A questão que se põe é outra. Como é possível prender-se alguém preventivamente e depois não conseguir produzir uma acusação no espaço de seis, sete, oito meses. Então os pressupostos que servem para manter alguém preso preventivamente não são suficientemente fortes e consistentes para obter uma condenação dessa pessoa em julgamento? Reside aqui uma contradição incompreensível: pode dizer-se que os pressupostos da prisão preventiva estão essencialmente direccionados para a boa prossecução do inquérito, mas não pode olvidar-se que todo o tempo que é passado em prisão preventiva é descontado no tempo de prisão que efectivamente venha a ser aplicada ao arguido, o que significa que esta prisão dói tanto como a outra. É precisamente a mesma coisa: os piolhos e os percevejos que existem na cela do preso preventivo não são diferentes do que existem na cela do preso condenado. Portanto, quando se prende alguém preventivamente, a investigação já tem de estar suficientemente consolidada e avançada a ponto de permitir o julgamento num curto espaço de tempo. É necessário fazer perícias de última hora – façam-se; é necessário esperar por documentação relevante – espere-se; é necessário preparar toda a logística do julgamento – prepare-se. Mas não se mantenha ninguém atrás das grades porque a polícia e o MP não são competentes o suficiente para investigar os suspeitos no seu habitat natural.

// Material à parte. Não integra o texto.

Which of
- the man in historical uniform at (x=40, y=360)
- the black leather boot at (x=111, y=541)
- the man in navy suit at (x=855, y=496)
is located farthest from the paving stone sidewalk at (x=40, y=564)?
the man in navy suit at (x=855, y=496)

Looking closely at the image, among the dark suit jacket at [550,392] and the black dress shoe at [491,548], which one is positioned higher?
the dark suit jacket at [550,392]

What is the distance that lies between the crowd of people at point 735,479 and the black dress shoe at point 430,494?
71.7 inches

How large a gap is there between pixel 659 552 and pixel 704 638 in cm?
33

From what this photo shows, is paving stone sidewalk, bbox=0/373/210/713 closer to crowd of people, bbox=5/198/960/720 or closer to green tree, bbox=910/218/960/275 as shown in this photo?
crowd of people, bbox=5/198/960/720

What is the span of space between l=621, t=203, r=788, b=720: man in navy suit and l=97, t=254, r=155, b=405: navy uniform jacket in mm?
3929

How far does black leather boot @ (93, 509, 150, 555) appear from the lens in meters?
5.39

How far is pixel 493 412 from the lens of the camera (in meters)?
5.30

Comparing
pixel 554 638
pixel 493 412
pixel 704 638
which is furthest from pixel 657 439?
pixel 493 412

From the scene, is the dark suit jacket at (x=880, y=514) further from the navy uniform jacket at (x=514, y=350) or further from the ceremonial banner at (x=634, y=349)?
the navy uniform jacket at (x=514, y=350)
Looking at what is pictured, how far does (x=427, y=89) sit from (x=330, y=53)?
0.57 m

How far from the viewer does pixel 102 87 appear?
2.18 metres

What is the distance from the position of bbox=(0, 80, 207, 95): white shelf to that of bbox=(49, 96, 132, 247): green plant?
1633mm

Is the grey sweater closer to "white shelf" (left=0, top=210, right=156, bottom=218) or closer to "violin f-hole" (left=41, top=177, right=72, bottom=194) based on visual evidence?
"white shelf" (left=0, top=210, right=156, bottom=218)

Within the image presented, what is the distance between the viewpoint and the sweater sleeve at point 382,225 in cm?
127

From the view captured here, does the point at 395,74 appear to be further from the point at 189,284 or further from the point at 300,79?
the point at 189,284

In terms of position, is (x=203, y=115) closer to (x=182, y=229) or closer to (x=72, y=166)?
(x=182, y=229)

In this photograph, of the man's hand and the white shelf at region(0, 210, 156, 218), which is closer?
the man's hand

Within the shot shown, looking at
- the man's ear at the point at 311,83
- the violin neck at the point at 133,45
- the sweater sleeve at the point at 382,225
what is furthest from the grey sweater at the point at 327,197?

Dá a impressão que a lei não permite escutas telefónicas, que a lei não permite fazer localização celular, que a lei não permite fazer apreensões de correspondência, que a lei não permite fazer filmagens, que a lei não permite tirar fotos, que a lei não permite fazer vigilâncias, que a lei não permite fazer seguimentos, que a lei não permite fazer buscas, que a lei não permite fazer revistas, que a lei não permite fazer exames, que a lei não permite fazer perícias, que a lei não permite interrogar testemunhas, que a lei não permite fazer acareações. A lei permitiu e permite tudo isto e mais qualquer coisa. Inclusive a lei, entenda-se outras leis, permitiram construir melhores instalações para as polícias (o corpo superior de policia criminal não pode queixar-se dos milhões que foram gastos na sua luxuosa sede), permitiram comprar mais e melhores viaturas, permitiram adquirir material e equipamento mais moderno e permitiram, dentro do possível, remunerar melhor o pessoal.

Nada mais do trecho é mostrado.